O QUE FAZER
Extraia do texto sobre a banda Jesus and Mary Chain a parte que vai de "Quando você ouvir" até "é o mistério?", incluindo essas palavras.

JESUS AND MARY CHAIN

    Quando você ouvir - e ouvir falai de - Jesus and Mary Chain, pense em desintegração. São quatro garotos de Glasgow, Escócia, um belo buraco onde não existe nada para a garotada, a não ser um bate-bola e um porre constante. William Reid (guitarra), Jim Reid (vocal), Douglas Hart (baixo) e Bobby Gillespie (bateria) têm menos de vinte anos. Formaram a banda há menos de um ano. Nesse tempo, saíram da monotonia caseira, estabeleceram-se em Londres - morando três em um quarto -, lançaram um compacto (Upside Down) pelo selo ultra-independente Creation, lançaram outro compacto (Never Understand) pelo selo menos independente Blanco Y Negro (associado à WEA), que penetrou nas paradas inglesas, e logo passaram a ser qualificados de "Sex Pistols dos anos 80". Qual é o mistério?

DADOS EXTRAÍDOS

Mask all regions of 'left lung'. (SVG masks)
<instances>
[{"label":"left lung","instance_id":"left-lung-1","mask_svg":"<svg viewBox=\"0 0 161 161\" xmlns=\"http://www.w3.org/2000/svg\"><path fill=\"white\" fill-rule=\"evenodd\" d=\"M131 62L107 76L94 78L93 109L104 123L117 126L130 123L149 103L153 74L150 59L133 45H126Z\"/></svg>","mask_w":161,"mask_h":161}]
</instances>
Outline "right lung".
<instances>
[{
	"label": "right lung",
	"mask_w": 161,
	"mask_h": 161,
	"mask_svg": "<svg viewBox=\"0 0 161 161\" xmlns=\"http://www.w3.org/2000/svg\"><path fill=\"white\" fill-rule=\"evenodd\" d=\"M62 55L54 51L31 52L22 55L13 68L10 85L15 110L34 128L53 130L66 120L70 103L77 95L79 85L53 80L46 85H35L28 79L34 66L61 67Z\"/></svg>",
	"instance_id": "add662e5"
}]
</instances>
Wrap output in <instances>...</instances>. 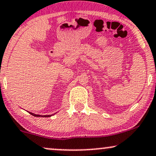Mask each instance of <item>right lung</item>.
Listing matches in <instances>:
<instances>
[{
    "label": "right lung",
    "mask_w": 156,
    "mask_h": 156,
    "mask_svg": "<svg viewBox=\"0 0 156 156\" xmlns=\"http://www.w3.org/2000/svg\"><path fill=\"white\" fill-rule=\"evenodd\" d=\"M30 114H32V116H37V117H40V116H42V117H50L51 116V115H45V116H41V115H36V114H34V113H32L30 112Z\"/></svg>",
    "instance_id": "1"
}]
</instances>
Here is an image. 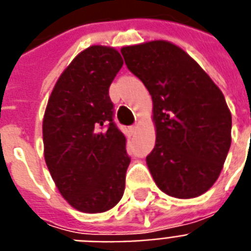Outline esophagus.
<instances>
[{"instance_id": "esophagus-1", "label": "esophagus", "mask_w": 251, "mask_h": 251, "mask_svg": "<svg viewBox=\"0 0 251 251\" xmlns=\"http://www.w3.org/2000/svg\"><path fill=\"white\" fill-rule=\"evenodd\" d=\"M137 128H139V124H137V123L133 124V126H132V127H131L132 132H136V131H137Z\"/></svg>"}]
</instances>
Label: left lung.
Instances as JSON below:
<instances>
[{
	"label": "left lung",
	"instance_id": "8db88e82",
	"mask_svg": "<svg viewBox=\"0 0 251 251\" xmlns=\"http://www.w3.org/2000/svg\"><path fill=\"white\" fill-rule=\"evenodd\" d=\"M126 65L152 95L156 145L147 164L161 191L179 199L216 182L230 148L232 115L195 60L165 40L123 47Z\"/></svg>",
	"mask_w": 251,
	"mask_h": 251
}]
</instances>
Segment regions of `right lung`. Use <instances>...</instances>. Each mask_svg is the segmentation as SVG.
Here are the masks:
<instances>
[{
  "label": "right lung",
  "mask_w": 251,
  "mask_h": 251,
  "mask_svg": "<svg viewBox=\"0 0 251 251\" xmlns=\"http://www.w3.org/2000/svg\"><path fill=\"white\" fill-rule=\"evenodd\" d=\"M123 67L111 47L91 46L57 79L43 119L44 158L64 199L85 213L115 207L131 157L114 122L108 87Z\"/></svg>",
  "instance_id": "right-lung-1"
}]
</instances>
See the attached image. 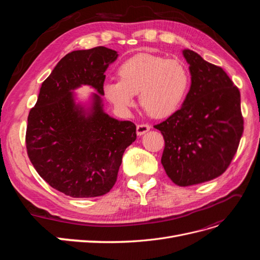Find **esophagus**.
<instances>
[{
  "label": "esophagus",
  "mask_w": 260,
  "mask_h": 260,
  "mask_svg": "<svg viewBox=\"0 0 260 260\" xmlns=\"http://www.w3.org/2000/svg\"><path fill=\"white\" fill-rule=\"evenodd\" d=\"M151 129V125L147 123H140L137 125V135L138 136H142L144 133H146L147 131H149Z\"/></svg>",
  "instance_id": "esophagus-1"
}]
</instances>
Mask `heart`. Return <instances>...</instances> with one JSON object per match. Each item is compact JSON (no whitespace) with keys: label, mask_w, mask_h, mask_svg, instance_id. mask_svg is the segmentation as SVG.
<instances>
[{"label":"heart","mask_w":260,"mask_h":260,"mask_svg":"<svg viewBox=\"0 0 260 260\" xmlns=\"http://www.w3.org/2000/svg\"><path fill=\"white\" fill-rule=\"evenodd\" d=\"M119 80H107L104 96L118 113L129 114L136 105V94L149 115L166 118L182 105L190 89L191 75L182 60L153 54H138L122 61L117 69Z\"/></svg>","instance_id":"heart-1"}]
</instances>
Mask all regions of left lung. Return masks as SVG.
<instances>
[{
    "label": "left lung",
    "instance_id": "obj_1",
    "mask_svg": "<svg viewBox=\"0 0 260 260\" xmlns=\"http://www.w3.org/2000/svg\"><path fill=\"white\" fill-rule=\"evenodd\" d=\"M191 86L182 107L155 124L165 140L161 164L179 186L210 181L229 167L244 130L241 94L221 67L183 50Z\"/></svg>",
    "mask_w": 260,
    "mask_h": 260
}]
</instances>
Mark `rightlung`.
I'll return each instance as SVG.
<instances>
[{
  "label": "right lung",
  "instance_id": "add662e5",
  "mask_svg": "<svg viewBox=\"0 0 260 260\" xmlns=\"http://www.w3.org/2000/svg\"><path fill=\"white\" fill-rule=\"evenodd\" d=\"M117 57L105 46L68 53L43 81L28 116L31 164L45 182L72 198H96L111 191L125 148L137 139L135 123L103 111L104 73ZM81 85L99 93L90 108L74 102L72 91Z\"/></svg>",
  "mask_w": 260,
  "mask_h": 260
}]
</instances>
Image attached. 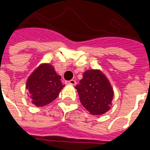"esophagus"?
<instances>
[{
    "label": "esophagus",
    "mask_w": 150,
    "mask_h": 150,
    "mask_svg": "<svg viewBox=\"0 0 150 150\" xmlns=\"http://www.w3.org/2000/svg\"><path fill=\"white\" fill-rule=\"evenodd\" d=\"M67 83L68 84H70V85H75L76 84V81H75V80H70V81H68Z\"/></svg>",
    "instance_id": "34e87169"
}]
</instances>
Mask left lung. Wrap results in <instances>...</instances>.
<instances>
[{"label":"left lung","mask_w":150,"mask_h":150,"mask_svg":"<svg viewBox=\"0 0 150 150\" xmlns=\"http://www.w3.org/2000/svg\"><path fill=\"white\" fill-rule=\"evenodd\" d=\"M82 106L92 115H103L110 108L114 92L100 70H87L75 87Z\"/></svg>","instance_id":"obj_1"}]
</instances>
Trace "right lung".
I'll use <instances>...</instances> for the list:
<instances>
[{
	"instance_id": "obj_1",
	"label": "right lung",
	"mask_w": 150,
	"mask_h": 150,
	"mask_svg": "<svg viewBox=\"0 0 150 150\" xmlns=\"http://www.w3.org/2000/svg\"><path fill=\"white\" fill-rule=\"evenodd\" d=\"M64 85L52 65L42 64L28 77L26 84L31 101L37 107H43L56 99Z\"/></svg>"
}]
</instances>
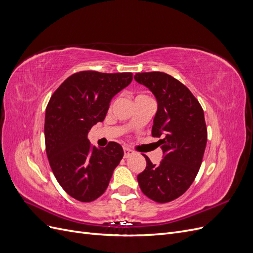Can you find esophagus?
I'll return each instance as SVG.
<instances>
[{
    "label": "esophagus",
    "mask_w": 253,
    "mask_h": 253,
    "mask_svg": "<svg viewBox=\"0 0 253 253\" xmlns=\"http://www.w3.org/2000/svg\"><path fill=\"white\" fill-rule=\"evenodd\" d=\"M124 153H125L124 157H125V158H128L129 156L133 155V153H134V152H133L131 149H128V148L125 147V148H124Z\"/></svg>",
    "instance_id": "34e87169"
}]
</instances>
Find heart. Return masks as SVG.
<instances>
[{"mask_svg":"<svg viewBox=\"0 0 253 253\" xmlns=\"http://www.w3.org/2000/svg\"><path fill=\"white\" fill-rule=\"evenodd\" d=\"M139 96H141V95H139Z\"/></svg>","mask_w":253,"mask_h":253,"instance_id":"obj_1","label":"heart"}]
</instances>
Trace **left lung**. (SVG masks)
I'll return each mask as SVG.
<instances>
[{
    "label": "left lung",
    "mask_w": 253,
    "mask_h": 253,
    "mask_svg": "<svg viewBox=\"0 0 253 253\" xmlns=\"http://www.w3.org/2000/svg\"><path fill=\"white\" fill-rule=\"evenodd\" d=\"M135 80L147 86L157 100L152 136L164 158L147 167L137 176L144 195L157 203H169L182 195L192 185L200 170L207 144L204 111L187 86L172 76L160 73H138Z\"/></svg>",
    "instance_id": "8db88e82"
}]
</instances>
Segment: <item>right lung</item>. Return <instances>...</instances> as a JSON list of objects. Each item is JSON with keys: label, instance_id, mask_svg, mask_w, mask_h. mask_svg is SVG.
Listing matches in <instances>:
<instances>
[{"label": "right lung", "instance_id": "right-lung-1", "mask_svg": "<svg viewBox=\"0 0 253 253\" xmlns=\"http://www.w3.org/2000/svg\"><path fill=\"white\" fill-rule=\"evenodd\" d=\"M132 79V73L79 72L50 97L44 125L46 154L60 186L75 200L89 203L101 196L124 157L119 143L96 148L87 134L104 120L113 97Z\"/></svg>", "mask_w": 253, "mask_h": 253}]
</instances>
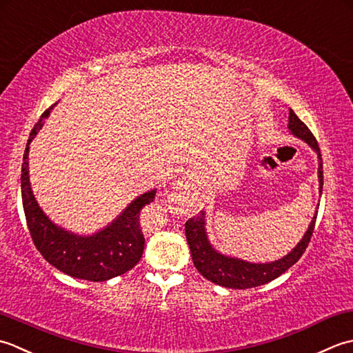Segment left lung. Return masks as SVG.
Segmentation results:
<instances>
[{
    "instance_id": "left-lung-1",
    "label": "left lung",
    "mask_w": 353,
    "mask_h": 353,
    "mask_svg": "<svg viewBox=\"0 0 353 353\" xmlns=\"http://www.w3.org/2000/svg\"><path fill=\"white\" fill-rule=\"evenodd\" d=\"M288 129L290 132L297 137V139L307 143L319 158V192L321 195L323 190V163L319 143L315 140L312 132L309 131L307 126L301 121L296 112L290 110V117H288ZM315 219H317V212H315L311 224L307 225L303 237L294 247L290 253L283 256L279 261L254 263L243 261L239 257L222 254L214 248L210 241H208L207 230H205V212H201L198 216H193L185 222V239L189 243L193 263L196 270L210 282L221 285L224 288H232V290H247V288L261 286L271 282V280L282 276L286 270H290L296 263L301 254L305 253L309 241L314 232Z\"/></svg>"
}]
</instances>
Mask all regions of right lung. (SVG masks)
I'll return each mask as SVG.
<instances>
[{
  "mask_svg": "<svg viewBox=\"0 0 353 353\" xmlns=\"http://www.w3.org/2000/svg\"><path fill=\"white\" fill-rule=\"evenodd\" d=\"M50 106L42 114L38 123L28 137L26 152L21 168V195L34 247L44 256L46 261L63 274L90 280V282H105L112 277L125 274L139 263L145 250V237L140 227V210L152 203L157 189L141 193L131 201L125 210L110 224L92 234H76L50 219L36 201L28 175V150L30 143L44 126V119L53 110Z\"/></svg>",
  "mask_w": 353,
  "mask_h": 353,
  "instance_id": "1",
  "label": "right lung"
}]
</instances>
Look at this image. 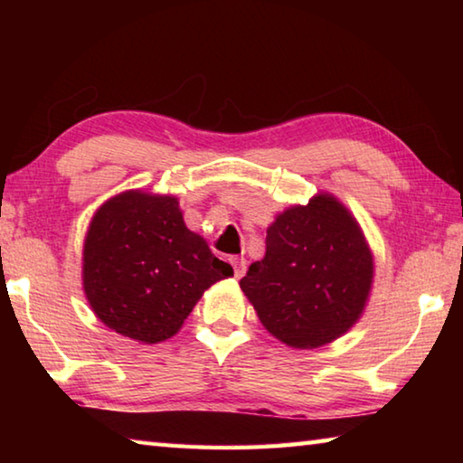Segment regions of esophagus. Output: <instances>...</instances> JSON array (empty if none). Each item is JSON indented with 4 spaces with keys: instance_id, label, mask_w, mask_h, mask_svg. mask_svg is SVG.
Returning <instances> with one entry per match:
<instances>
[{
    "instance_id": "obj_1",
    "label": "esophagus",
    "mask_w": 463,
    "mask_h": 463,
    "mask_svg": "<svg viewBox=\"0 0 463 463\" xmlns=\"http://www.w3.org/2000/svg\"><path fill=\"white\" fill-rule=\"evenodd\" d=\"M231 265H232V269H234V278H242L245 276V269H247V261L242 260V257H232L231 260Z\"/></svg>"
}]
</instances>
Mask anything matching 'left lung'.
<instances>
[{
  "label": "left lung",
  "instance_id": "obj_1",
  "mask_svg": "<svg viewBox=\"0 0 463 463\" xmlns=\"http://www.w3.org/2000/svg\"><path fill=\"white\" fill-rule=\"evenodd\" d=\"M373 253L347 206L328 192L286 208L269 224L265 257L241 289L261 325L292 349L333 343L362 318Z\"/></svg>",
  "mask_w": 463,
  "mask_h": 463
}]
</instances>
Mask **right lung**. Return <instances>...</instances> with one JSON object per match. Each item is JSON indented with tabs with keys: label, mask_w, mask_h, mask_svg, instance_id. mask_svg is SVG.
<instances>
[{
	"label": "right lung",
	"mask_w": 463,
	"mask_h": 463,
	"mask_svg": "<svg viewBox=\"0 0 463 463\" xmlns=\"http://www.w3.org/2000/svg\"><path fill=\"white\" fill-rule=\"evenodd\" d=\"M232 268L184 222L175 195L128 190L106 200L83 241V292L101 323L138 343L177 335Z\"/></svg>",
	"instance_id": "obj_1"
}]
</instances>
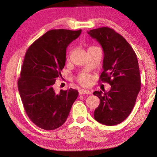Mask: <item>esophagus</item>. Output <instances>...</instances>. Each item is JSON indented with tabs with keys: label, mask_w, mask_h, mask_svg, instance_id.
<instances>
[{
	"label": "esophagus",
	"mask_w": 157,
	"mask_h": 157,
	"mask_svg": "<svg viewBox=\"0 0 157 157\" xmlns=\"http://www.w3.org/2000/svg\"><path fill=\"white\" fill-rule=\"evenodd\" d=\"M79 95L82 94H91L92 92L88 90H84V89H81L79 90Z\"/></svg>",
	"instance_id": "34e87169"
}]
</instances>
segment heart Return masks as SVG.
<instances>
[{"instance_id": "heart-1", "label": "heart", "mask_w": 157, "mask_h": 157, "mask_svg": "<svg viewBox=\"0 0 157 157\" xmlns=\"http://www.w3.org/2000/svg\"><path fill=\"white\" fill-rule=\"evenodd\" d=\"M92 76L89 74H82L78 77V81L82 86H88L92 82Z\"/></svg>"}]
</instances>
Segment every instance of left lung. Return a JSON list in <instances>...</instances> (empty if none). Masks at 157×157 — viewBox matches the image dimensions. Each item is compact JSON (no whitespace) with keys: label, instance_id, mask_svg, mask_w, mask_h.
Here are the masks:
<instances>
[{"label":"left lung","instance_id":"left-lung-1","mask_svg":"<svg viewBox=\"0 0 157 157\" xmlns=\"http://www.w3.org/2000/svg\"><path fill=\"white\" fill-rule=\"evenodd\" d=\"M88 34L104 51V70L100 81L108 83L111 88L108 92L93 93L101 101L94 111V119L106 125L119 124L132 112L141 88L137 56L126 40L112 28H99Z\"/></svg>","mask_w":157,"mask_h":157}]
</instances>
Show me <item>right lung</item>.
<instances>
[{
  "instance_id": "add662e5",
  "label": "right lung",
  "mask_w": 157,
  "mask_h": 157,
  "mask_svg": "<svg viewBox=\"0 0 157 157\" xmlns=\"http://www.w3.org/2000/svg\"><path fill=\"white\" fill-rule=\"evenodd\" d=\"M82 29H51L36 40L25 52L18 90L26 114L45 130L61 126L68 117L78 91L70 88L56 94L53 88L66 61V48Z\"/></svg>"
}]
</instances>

RESULTADO DO EXERCÍCIO
Quando você ouvir - e ouvir falai de - Jesus and Mary Chain, pense em desintegração. São quatro garotos de Glasgow, Escócia, um belo buraco onde não existe nada para a garotada, a não ser um bate-bola e um porre constante. William Reid (guitarra), Jim Reid (vocal), Douglas Hart (baixo) e Bobby Gillespie (bateria) têm menos de vinte anos. Formaram a banda há menos de um ano. Nesse tempo, saíram da monotonia caseira, estabeleceram-se em Londres - morando três em um quarto -, lançaram um compacto (Upside Down) pelo selo ultra-independente Creation, lançaram outro compacto (Never Understand) pelo selo menos independente Blanco Y Negro (associado à WEA), que penetrou nas paradas inglesas, e logo passaram a ser qualificados de "Sex Pistols dos anos 80". Qual é o mistério?